** Opening EXCERPT TO READ block **
OMAHA, Neb. - A member of a Kansas group that has drawn criticism for protesting at soldiers' funerals was charged Thursday with misdemeanors after her son stomped on a U.S. flag during a demonstration last month.
Shirley Phelps-Roper, 49, of Topeka, Kan., was charged with negligent child abuse, contributing to the delinquency of a minor, flag mutilation and disturbing the peace.
"I have not failed to do my duty to my children, to my God or to my fellow countrymen, and I take my job dead serious," Phelps-Roper said Thursday. She said county prosecutor Lee Polikov "has pointed the big guns of government at my liberty and at my children."
A message left Thursday afternoon for Polikov was not immediately returned.
The American Civil Liberties Union will likely represent Phelps-Roper, and was waiting for official approval from its board, said Laurel Marsh, executive director of ACLU Nebraska.
Phelps-Roper acknowledged that she allowed her 10-year-old son, Jonah, to stand on the flag. She said the act qualifies as freedom of expression, and she promised to challenge the constitutionality of the flag-mutilation charge. She noted that the U.S. Supreme Court has struck down laws forbidding flag desecration.
** Closing EXCERPT TO READ block **
** Opening LISTED RECORDS block **
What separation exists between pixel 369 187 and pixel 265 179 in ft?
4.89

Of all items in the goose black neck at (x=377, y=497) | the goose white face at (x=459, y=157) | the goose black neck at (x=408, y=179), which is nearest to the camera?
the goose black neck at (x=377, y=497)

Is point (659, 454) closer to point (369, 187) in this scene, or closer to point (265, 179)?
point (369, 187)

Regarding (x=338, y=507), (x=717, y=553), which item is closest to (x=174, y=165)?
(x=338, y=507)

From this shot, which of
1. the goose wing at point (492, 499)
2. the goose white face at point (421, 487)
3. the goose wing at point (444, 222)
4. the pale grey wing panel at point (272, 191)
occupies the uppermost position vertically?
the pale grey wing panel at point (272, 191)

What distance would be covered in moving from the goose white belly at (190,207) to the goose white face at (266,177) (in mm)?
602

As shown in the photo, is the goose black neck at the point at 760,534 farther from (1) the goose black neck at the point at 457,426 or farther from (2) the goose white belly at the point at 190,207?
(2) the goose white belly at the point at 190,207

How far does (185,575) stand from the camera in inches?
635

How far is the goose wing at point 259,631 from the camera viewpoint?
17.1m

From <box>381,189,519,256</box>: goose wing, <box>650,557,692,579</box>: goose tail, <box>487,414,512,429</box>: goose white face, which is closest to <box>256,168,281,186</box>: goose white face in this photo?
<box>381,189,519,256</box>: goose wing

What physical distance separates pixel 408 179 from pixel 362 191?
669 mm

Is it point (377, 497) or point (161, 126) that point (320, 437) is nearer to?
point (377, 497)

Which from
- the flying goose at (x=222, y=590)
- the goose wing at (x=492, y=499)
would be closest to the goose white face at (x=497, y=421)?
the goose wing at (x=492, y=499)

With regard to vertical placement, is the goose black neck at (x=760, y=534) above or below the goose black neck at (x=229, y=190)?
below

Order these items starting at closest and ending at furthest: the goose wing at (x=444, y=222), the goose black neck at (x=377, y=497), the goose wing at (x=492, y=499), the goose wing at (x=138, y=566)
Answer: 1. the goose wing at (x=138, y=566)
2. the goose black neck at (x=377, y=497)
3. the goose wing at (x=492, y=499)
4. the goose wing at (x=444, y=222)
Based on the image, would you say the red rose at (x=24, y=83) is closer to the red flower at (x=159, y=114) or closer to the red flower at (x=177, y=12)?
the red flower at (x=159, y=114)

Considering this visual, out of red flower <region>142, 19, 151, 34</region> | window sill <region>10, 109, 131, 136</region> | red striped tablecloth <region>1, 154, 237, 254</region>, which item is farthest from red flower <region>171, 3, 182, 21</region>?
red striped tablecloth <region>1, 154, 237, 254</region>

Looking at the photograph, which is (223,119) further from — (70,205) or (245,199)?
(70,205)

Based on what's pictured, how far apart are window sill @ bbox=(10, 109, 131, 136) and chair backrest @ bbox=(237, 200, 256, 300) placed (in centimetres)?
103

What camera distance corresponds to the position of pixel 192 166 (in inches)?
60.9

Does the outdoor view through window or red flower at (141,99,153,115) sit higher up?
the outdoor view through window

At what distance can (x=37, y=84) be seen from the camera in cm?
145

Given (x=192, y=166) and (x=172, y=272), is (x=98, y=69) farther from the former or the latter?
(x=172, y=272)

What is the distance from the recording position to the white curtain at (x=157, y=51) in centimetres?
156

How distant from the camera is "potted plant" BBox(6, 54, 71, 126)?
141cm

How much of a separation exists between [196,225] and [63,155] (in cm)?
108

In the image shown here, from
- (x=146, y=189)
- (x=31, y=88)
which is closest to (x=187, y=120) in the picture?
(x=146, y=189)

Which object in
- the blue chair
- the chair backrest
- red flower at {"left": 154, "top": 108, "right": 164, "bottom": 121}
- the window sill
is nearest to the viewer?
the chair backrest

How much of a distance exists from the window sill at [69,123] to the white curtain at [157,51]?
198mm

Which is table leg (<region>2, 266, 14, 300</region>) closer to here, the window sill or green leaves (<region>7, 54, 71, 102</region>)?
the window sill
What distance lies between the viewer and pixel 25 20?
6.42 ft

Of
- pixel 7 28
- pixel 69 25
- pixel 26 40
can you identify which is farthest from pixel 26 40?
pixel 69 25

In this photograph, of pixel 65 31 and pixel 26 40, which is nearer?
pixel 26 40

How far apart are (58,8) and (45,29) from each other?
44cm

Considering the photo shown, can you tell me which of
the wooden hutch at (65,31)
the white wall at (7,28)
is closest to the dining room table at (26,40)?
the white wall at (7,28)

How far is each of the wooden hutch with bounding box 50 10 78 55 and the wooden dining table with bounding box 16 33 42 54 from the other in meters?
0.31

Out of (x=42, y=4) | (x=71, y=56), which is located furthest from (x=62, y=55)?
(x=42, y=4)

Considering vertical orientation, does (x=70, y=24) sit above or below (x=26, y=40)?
** Closing LISTED RECORDS block **
> _EXERCISES_
- a) In the news report, who will likely represent Shirley Phelps-Roper?
- b) Echo the news report word for word, starting with "A message left" and going on through "forbidding flag desecration.".

> _SOLUTIONS IN ORDER_
- a) The American Civil Liberties Union will likely represent her.

- b)
A message left Thursday afternoon for Polikov was not immediately returned.
The American Civil Liberties Union will likely represent Phelps-Roper, and was waiting for official approval from its board, said Laurel Marsh, executive director of ACLU Nebraska.
Phelps-Roper acknowledged that she allowed her 10-year-old son, Jonah, to stand on the flag. She said the act qualifies as freedom of expression, and she promised to challenge the constitutionality of the flag-mutilation charge. She noted that the U.S. Supreme Court has struck down laws forbidding flag desecration.